■ Problems to work on ■
[a] Answer these from the news item on the BPCL privatization, one answer per line, marked (i), (ii) and (iii) like the questions:
(i) Roughly what is the government's stake in BPCL worth?
(ii) Which two bidders backed out of the privatization plan?
(iii) Which bidder was left in the fray after they withdrew?
[b] Using the news item on the BPCL privatization, explain in one to three sentences why the government halted the privatization plan once the two bidders had backed out.
[c] Extend the news item on the BPCL privatization with a few more sentences, picking up after its last line.

■ Page text ■
Even as LPG prices rose for the second time this month, taking domestic LPG cylinder prices across the country over the Rs 1,000 mark, it has come to the fore that the Modi government had to halt the privatization bid of State-owned Bharat Petroleum Corporation Limited (BPCL) due to an unstable fuel market and complex tax regime.

The government’s stake in BPCL is worth around Rs 50,000 crore.

A trade union leader who is in the know of the development told NH that two bidders – Apollo Global Management and I Squared Capital Advisors – have backed out from the ambitious privatization plan as they found “the bid not worthy enough to fight for”.

The trade unionists termed the backing out of the two bidders, eventually forcing the government to halt the disinvestment plan, as a “blessing in disguise”.

“Modi govt’s inability to stabilize the domestic fuel market and an irrational, complex tax regime was responsible for the deal reaching a dead end before it could take off,” said the trade unionist.

After the two bidders chose to back out, Anil Agarwal-led Vedanta group remained the only bidder in the fray, following which the Modi government decided to halt the privatization plan.

The government did not want to proceed with a single bidder, news agency PTI reported.

■ Supplied information ■
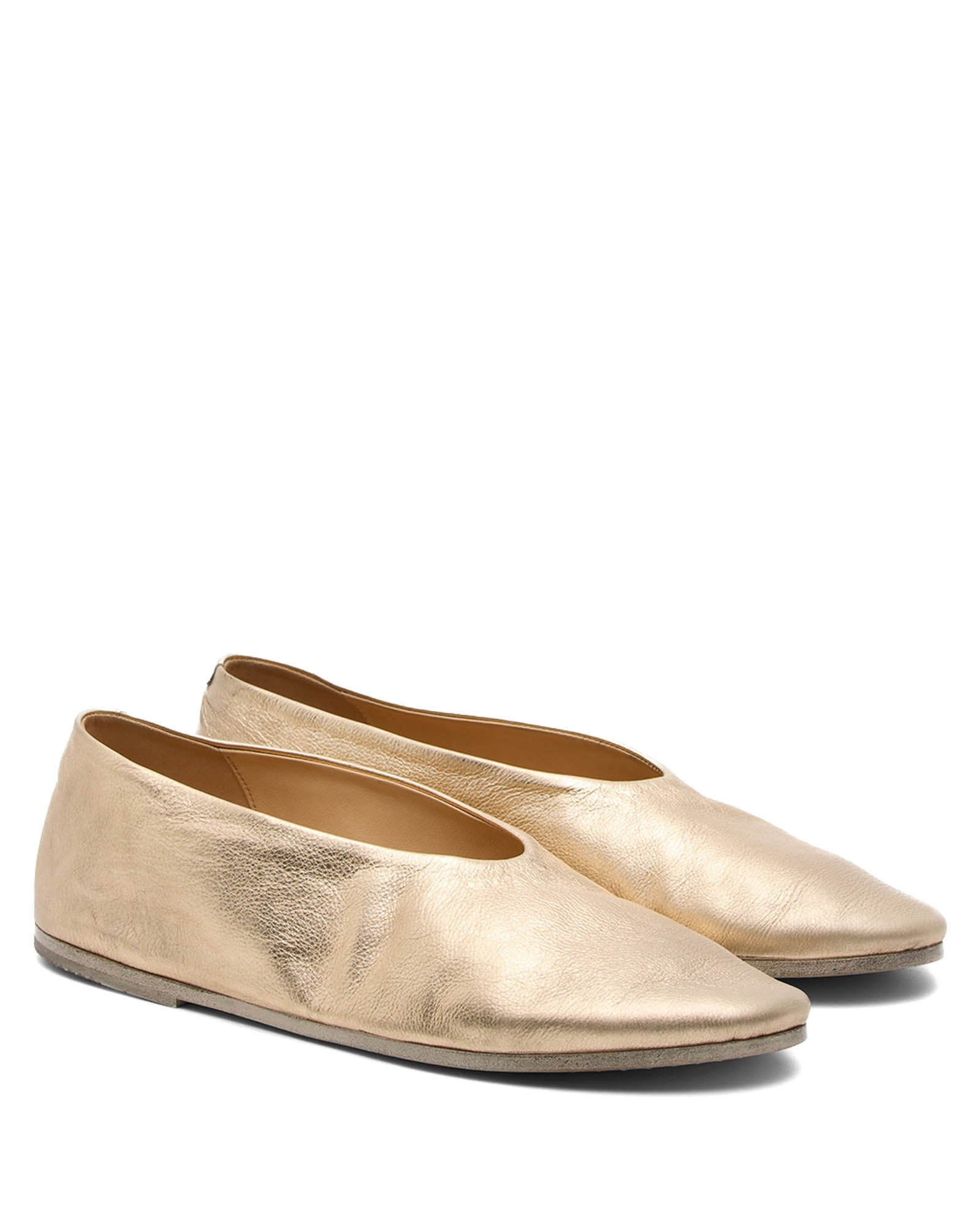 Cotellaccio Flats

==

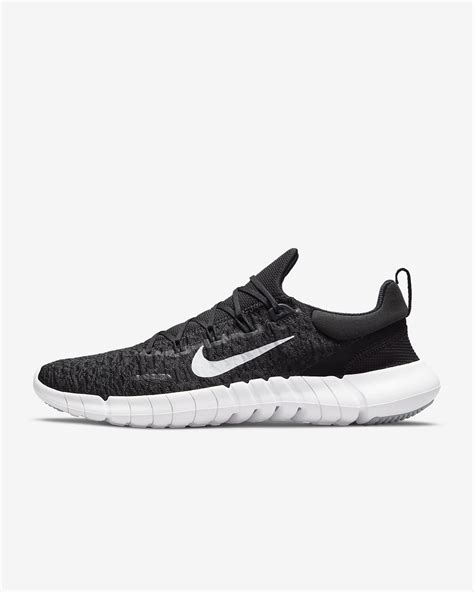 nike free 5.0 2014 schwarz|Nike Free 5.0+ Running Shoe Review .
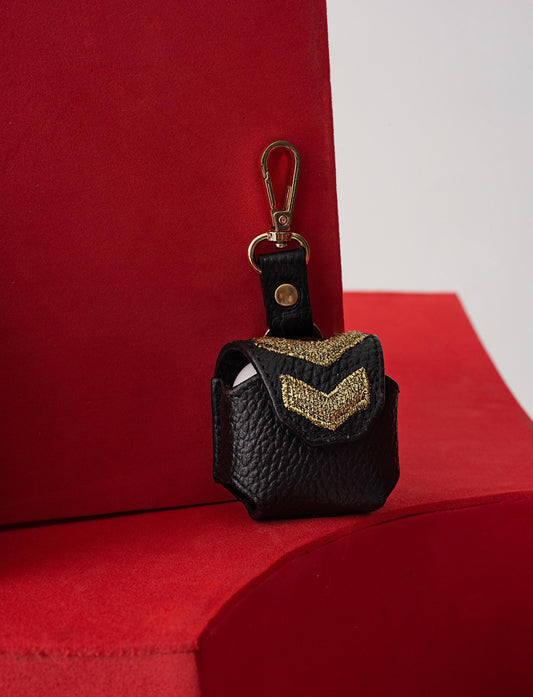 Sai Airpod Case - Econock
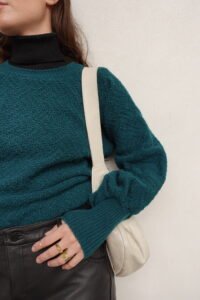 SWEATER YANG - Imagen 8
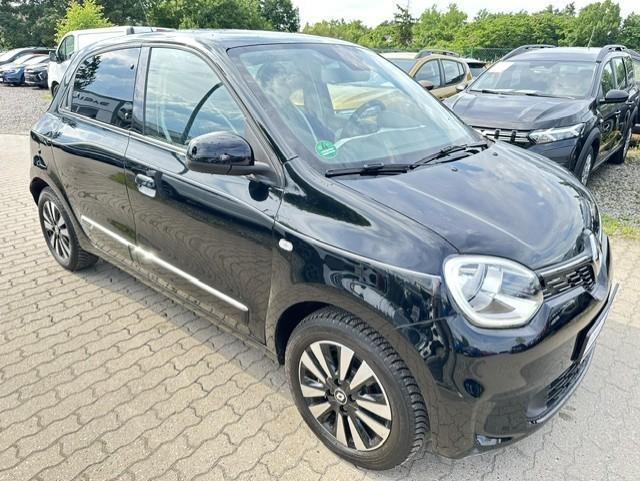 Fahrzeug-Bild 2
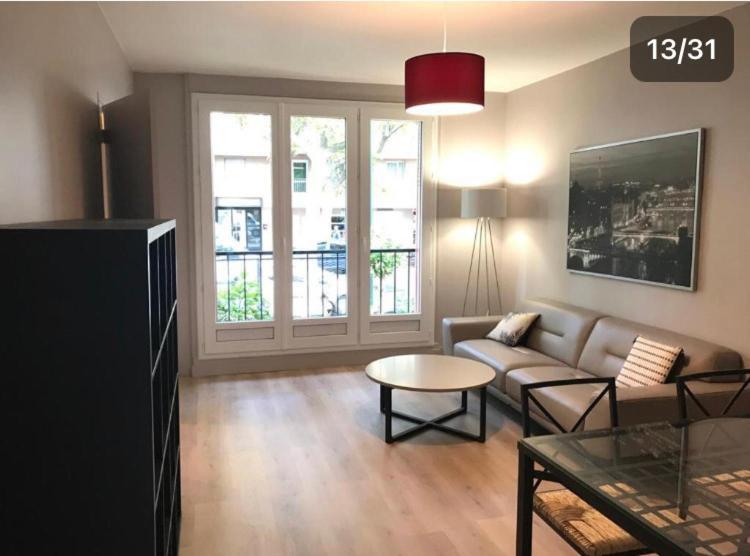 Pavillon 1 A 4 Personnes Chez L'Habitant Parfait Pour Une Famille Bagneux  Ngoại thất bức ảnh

■ Answers to the exercise ■
[a]
(i) Around Rs 50,000 crore.
(ii) Apollo Global Management and I Squared Capital Advisors.
(iii) The Anil Agarwal-led Vedanta group.

[b] Once Apollo Global Management and I Squared Capital Advisors backed out, the Vedanta group was the only bidder left. According to PTI, the government did not want to proceed with a single bidder, so it halted the plan.

[c]
The State-owned refiner Bharat Petroleum Corporation Limiter (BPCL) is one of the most successful PSUs in India, known as Navratna companies.

The plan to sell the government’s holding in BPCL was envisioned in 2019 wherein the government hoped to raise US $ 8-10 million by selling its 53 percent holding in the PSU.

A year after, in 2020, the government floated a bid, hoping that major players such as Russia’s Rosneft and Saudi Arabia’s Aramco might be taking interest in BPCL privatization plan, but due to low prices and weak demand, the big players stayed out of the bidding.


The Congress had at the time slammed the government, saying that “this government is going to sell India totally.”

It is worth recalling here that the government had to postpone the disinvestment in BPCL twice.

Interestingly, the Modi government has barred PSUs from bidding for BPCL and expects private sector Indian players and global MNCs to bid for its stake.